Fires were lit, and in dozens of marquees kaimahi (workers) were handing out kai, hot drinks and blankets - all for free, or a koha donation.
Children were dancing and singing, and others playing guitar, before the main event.
* Read more: Why Ihumātao is being occupied by 'protectors'
Some see this as part of a growing global fight for recognition and protection of indigenous land rights.
One man, Eddy, has been camping out since Tuesday after coming down from Mitimiti in Northland. He says Ihumātao is part of a renewed and energetic movement for global indigenous land rights.
"I think shining a light on what's happened here has opened up more people's eyes. Indigenous people around the world are feeling this as well. You see Mauna Kea, and Dakota Pipeline [in North Dakota] - shining a light on this for all indigenous people around the world."
Eddy said he would stay as long as it takes if he didn't have to go back to work, mentioning the 18 months people occupied Bastion Point. "We've only done five days!"
He said many Māori feel aggrieved about confiscated land around the country, and added that even if the prime minister managed to buy or gift the Auckland site back to tangata whenua, it may well set in motion a series of other claims.
"Everybody else around the motu is going to be wanting their land back the same way. I think that it's unfair [if] she does that, so I don't know who to point the finger at. I just want them to just try and resolve the issue with Fletcher, with the council, and with the mana whenua of this land to all come to an agreement of something where everyone's happy - [but] it's probably not gonna happen."
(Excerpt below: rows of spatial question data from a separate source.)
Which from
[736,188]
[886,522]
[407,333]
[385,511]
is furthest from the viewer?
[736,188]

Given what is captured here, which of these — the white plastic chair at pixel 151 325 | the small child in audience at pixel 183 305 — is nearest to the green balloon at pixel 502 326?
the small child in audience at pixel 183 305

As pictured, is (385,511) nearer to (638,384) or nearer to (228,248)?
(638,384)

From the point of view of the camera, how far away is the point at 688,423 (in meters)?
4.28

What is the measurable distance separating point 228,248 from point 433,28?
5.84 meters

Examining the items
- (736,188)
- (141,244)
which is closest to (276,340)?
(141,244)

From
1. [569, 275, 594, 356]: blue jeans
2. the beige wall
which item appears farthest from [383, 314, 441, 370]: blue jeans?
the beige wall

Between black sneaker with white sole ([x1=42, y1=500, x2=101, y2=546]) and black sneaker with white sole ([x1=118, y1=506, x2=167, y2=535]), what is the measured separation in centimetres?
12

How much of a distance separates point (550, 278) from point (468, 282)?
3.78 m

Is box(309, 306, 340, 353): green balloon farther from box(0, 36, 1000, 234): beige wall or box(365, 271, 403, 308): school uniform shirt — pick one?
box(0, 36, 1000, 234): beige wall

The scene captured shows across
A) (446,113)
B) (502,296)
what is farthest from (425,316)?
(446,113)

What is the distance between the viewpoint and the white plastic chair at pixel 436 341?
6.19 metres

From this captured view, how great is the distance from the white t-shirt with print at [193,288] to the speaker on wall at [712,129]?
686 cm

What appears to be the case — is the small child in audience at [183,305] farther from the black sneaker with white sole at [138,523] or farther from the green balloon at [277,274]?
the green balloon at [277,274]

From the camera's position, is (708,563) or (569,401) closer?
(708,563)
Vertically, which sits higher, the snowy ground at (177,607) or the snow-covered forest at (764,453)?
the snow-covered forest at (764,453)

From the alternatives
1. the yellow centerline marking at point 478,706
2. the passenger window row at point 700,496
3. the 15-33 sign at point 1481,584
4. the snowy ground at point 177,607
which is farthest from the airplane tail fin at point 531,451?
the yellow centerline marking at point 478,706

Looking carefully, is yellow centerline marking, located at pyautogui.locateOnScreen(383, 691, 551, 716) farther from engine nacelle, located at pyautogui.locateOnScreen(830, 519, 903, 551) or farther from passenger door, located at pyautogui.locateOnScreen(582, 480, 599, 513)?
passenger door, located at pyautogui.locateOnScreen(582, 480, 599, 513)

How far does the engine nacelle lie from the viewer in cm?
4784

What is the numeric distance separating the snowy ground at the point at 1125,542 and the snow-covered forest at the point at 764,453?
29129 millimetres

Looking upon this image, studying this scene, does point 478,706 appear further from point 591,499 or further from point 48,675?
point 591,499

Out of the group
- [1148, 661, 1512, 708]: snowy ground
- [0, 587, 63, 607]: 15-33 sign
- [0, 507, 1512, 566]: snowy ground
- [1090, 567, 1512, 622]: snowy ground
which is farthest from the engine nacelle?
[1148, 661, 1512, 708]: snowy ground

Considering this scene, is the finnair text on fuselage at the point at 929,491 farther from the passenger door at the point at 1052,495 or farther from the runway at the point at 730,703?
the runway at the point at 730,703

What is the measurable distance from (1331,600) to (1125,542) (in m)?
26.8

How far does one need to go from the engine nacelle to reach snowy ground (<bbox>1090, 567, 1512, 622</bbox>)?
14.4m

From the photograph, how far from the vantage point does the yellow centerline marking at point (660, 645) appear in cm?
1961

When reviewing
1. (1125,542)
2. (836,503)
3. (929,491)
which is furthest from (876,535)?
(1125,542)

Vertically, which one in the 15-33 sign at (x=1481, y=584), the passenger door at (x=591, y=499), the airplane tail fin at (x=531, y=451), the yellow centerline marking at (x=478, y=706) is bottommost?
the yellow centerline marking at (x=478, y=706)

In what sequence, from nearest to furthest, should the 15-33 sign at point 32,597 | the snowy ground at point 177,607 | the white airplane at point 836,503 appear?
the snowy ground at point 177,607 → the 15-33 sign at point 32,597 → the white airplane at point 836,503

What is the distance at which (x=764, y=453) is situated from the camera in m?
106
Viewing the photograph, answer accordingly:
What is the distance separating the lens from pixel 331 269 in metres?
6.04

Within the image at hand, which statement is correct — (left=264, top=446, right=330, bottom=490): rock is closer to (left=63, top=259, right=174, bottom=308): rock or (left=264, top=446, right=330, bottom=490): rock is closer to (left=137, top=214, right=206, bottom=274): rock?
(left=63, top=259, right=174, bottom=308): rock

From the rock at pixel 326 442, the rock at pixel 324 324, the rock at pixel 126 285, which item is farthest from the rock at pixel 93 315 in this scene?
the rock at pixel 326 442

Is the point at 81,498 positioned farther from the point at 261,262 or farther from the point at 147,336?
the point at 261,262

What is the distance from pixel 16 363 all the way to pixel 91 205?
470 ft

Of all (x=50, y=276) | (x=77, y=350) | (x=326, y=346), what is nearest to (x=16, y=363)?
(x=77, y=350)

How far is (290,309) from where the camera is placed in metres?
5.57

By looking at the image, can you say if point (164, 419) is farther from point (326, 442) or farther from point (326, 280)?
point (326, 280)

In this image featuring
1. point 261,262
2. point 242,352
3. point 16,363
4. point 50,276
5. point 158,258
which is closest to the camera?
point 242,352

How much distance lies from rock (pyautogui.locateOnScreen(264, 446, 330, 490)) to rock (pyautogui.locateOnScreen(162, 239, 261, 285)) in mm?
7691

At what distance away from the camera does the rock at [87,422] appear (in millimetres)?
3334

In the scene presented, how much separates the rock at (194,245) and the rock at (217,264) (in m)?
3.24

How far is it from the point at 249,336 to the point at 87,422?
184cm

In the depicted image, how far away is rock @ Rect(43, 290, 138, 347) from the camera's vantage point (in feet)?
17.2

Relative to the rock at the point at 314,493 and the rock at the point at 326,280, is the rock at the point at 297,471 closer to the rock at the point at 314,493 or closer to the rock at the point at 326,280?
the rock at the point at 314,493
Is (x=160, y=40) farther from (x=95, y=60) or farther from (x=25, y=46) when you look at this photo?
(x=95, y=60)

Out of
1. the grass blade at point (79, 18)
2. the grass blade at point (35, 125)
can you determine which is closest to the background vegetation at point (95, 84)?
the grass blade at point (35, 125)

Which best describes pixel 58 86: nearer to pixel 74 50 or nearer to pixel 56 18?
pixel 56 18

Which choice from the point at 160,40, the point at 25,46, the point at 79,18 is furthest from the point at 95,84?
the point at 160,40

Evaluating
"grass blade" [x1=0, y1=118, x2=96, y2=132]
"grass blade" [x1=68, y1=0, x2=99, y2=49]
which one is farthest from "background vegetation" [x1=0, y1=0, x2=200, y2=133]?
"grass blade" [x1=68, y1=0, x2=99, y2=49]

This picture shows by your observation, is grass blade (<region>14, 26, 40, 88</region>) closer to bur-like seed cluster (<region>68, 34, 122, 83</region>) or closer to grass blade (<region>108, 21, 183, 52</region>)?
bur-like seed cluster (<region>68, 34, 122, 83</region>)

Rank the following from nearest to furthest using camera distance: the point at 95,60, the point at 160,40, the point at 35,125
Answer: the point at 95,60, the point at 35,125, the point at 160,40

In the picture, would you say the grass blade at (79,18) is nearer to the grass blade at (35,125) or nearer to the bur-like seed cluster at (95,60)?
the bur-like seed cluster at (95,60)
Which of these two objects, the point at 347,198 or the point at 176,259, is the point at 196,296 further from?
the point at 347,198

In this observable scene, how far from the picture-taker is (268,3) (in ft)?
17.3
The police yesterday praised the behaviour of protesters, saying it's been a relaxed atmosphere. They noted that there hasn't been an arrest since Wednesday, and that people seem to be committed to their actions being peaceful.
Another land protector, Zane Wedding, who's also been camping since Tuesday, said tensions were starting to rise before the prime minister put a halt on any construction work. Since then he said the tone has changed.
"This was changing into something bigger than the mana whenua argument. With all the other things going on around the world - Mauna Kea [in Hawaii], Standing Rock [in North Dakota] - this was becoming a real symbol of indigenous versus big companies."
He's amazed at how much the movement has grown in just a few days.
"That's the biggest thing for me - the way that New Zealand can just boom - get to a place and show in force that people power is still a thing, it still exists."